Project description:The severe acute respiratory syndrome coronavirus 2 (SARS-CoV-2) Gamma variant of concern has spread rapidly across Brazil since late 2020, causing substantial infection and death waves. Here we used individual-level patient records after hospitalization with suspected or confirmed coronavirus disease 2019 (COVID-19) between 20 January 2020 and 26 July 2021 to document temporary, sweeping shocks in hospital fatality rates that followed the spread of Gamma across 14 state capitals, during which typically more than half of hospitalized patients aged 70 years and older died. We show that such extensive shocks in COVID-19 in-hospital fatality rates also existed before the detection of Gamma.
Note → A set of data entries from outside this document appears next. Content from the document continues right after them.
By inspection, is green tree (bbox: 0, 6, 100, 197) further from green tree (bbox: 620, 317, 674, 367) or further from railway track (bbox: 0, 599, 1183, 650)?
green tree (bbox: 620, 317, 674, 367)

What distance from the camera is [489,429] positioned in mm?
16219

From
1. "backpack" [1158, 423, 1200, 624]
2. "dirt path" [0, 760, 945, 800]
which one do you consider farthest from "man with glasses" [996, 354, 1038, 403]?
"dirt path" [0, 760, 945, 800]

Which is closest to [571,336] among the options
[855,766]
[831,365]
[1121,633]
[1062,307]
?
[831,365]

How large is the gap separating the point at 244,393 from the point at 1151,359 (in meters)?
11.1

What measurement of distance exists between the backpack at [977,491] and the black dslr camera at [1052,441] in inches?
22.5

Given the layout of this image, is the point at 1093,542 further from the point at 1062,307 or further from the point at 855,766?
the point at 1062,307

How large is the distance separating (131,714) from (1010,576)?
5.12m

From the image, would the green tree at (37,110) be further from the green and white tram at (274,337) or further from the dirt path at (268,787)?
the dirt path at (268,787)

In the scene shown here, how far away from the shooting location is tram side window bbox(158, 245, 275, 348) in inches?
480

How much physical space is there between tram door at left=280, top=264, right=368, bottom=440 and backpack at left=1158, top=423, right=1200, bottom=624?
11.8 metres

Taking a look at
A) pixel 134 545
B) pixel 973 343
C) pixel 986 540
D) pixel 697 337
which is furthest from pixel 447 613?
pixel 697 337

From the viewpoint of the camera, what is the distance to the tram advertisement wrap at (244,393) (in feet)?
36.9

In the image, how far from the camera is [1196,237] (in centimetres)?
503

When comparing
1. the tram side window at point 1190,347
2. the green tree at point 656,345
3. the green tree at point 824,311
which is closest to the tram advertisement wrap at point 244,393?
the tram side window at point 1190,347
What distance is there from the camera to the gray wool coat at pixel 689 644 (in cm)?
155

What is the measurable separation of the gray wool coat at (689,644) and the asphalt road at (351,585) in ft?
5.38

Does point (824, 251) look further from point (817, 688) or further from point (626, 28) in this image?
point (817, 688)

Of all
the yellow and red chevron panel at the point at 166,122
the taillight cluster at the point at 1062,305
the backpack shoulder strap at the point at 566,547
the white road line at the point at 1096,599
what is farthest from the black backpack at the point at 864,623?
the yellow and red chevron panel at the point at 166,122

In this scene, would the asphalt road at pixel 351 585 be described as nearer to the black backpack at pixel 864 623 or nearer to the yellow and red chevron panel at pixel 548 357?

Using a Bayesian fatality rate model, we found that the geographic and temporal fluctuations in Brazil's COVID-19 in-hospital fatality rates were primarily associated with geographic inequities and shortages in healthcare capacity. We estimate that approximately half of the COVID-19 deaths in hospitals in the 14 cities could have been avoided without pre-pandemic geographic inequities and without pandemic healthcare pressure. Our results suggest that investments in healthcare resources, healthcare optimization and pandemic preparedness are critical to minimize population-wide mortality and morbidity caused by highly transmissible and deadly pathogens such as SARS-CoV-2, especially in low- and middle-income countries.